Anyway, I hope to be posting lots of pictures from the past week, but I'll start with this rushing torrent of oak creek for today.

Tuesday, February 19, 2008

Beef: it's what's for dinner

We are settling into the new house. It's been a bit of a tug-of-war to decide on food each night. We want to start using our new glorious kitchen, but after a full day of moving and/or shopping we feel exhausted, and its a bit easier to go out, or pick something up to bring home. Saturday we were feeling energetic, and decided to cook beef shortribs, following a recipe I found online.

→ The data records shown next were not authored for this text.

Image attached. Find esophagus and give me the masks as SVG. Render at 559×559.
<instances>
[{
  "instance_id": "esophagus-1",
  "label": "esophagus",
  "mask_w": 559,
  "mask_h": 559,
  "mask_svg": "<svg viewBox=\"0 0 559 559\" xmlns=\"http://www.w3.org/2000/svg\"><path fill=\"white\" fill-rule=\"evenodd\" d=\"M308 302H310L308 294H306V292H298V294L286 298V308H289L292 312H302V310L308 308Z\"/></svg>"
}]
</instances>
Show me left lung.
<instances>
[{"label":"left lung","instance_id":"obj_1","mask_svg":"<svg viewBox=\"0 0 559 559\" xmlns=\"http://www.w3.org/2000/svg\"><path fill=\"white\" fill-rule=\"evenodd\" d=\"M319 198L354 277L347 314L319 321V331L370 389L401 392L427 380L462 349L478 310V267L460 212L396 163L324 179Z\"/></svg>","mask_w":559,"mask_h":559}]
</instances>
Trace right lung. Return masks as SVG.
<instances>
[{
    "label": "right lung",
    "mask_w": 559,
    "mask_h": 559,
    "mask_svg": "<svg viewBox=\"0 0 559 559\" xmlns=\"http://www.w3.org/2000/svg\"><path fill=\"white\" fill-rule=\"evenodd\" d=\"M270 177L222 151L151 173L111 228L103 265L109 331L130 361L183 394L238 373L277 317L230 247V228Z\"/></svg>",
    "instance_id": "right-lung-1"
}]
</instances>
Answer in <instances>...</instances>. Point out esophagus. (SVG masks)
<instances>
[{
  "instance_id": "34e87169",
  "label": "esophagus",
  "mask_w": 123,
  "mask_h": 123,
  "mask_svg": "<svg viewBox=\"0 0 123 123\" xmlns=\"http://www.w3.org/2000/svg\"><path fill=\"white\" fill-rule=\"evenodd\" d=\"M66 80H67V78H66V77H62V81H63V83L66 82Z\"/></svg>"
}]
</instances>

Short ribs are a slow cooked food, necessary to get the meat nice and tender. Unfortunately, we didn't start cooking until after 8pm, which meant that the ribs were finally ready to be eaten around 11:45pm. Late dinner! Jaime whipped up some garlic mashed cauliflower to go with the ribs, and it was a very yummy meal. The herbs for the ribs came from our garden, so we really got to put our new house, garden, and kitchen to good use. The meal was quite filling, and it helped power my early Sunday morning, when I was up at 7am to finish (mostly) the moving process, meeting up with a couple guys and their truck at our old apartment to move all our furniture to the new house. That's done now, and we realized the new house (at ~3000 square feet) is much bigger than the apartment (~1000 square feet), so we needed to buy some more furniture, which we did during a sunday and monday furniture shopping spree. That was a doozy, and we picked out counterstools for the kitchen, a couch, chair, and daybed for the living room, a table and chairs for the dining room, and a bedroom set for the master bedroom. I'm now feeling especially poor, but we sure do have nice stuff. There's still some more things to buy to get the house fully set up (I went light-bulb shopping yesterday to set us up with at least one backup bulb for each bulb type in the house (5 different types)), but I think I'm going to declare March a month without purchases. I'll buy only food (and gasoline), and try not to get any more stuff. That will be quite a relief, I think.